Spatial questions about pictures
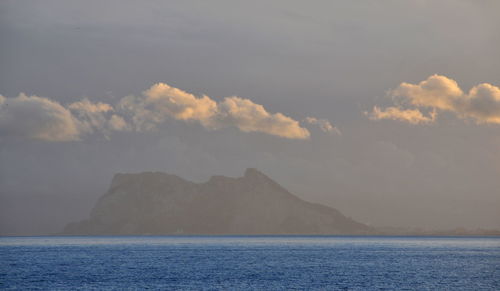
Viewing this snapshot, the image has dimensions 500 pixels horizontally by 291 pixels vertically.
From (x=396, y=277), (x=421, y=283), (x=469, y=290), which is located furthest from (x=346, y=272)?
(x=469, y=290)

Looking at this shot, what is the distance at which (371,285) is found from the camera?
110 metres

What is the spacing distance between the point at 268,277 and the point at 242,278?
6345 millimetres

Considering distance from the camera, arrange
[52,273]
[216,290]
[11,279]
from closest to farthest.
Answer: [216,290] < [11,279] < [52,273]

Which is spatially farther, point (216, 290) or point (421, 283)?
point (421, 283)

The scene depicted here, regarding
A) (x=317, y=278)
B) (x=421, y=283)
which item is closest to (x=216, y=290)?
(x=317, y=278)

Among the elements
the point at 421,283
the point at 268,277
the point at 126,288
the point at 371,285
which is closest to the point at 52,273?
the point at 126,288

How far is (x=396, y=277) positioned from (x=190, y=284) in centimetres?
4476

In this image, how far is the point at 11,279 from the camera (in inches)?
4823

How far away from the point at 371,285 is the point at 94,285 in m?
51.8

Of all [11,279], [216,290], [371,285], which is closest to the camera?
[216,290]

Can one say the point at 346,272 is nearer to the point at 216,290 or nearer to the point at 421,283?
the point at 421,283

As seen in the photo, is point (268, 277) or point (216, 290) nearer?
point (216, 290)

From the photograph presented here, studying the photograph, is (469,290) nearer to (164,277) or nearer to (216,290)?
(216,290)

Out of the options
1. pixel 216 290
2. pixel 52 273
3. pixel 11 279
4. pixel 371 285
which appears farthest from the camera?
pixel 52 273
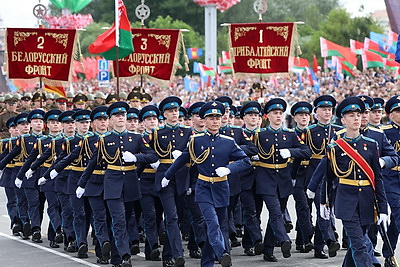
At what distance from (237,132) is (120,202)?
6.09 ft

__Task directions__
Revise the data above so that every "camera" reads "viewer", with nothing else changed, and omit the pictures from your version.

__Solved problem__
Viewing this snapshot, the image has dimensions 500 pixels horizontally by 291 pixels vertically.
From (x=396, y=277), (x=421, y=283), (x=469, y=290), which is located furthest from (x=346, y=272)?
(x=469, y=290)

Looking at this shot, what is the distance at which (371,285) is found from the viewer?
110 metres

What is the spacing distance between the point at 268,277 and the point at 242,278?
6345 millimetres

Considering distance from the viewer, arrange
[52,273]
[216,290]
[11,279]
from closest to farthest.
Answer: [216,290] < [11,279] < [52,273]

Which is spatially farther, point (216, 290) or point (421, 283)?
point (421, 283)

The scene depicted here, regarding
A) (x=317, y=278)
B) (x=421, y=283)
which item is closest to (x=216, y=290)?
(x=317, y=278)

Among the elements
the point at 421,283
the point at 268,277
the point at 126,288
the point at 371,285
which is closest to the point at 52,273?
the point at 126,288

How far is (x=396, y=277) positioned from (x=190, y=284) in centimetres?
4476

In this image, how far is the point at 11,279 from the viewer (in inches)?
4823

How far away from the point at 371,285 is the point at 94,285 in m?
51.8

Of all [11,279], [216,290], [371,285], which is closest to the viewer?
[216,290]

Can one say the point at 346,272 is nearer to the point at 216,290 or nearer to the point at 421,283?
the point at 421,283

As seen in the photo, is point (268, 277) or point (216, 290) nearer?
point (216, 290)

From the photograph presented here, studying the photograph, is (469,290) nearer to (164,277) or nearer to (216,290)?
(216,290)

Out of the options
1. pixel 216 290
2. pixel 52 273
3. pixel 11 279
4. pixel 371 285
which appears farthest from the viewer?
pixel 52 273
At what distance from (237,132) is (120,202)?
6.09 ft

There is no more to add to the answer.